We propose that this will be funded initially by a small fee on electricity bills or public bonds, lower than the fees that customers would pay under Save-a-Watt, and producing far greater reductions in energy use.
A fee of less than $1 per month per household, plus corresponding charges to businesses, industry, and natural gas customers would generate over $100 million per year to promote the programs that will help transition us to a cleaner and more economically dynamic energy economy.
The administrator would be a not-for-profit organization or an existing public benefit organization.
Waiting for leadership
Energy efficiency and conservation are the safest, healthiest, cheapest way to transform our energy economy.
The green job economy is waiting for our state leadership to step up to the plate. N.C. SAVE$ is providing a proven path for the Utilities Commission to follow.
Every local economy will be stimulated as homes are weatherized, appliances upgraded, and energy efficiency devices are installed. Local businesses will grow. Living wage jobs will be created. The programs can target low-income households and include renters, unlike “Save-a-Watt.”

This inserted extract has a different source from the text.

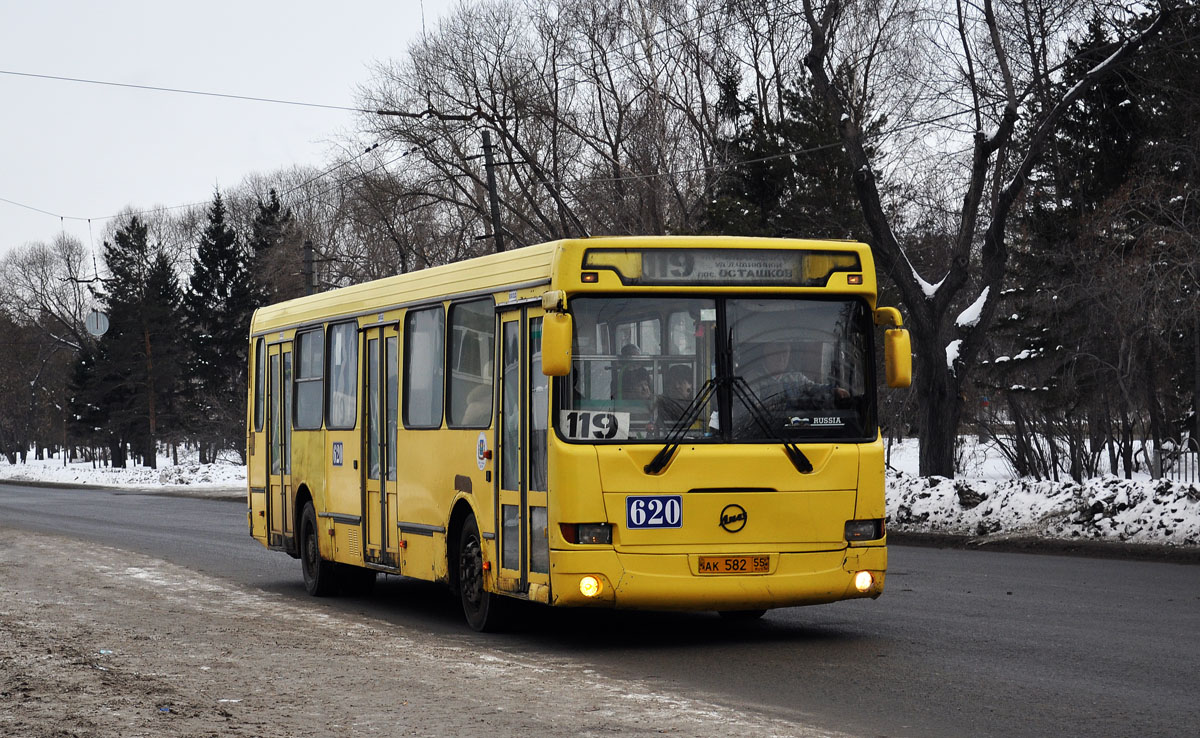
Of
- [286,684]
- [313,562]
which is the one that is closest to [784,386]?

The elderly can be protected from escalating energy costs.
We must face reality. We are in a drought, and climate change will make it worse. Coal and nuclear electric generation wastefully withdraw more water from our rivers and lakes than all other uses combined.
Furthermore, there is no such thing as “clean coal”. It is dirty, polluting our air and lungs, and contaminating our waters with mercury.
The bottom line is clear. The less energy we use, the healthier our air and waters will be.
Efficiency and conservation will significantly reduce outdated, careless, and harmful methods of producing energy.
Our economy, public health, and climate are calling out for an independent energy efficiency administrator. Join N.C. SAVE$ in advocating that the N.C. Utilities Commission do the right thing.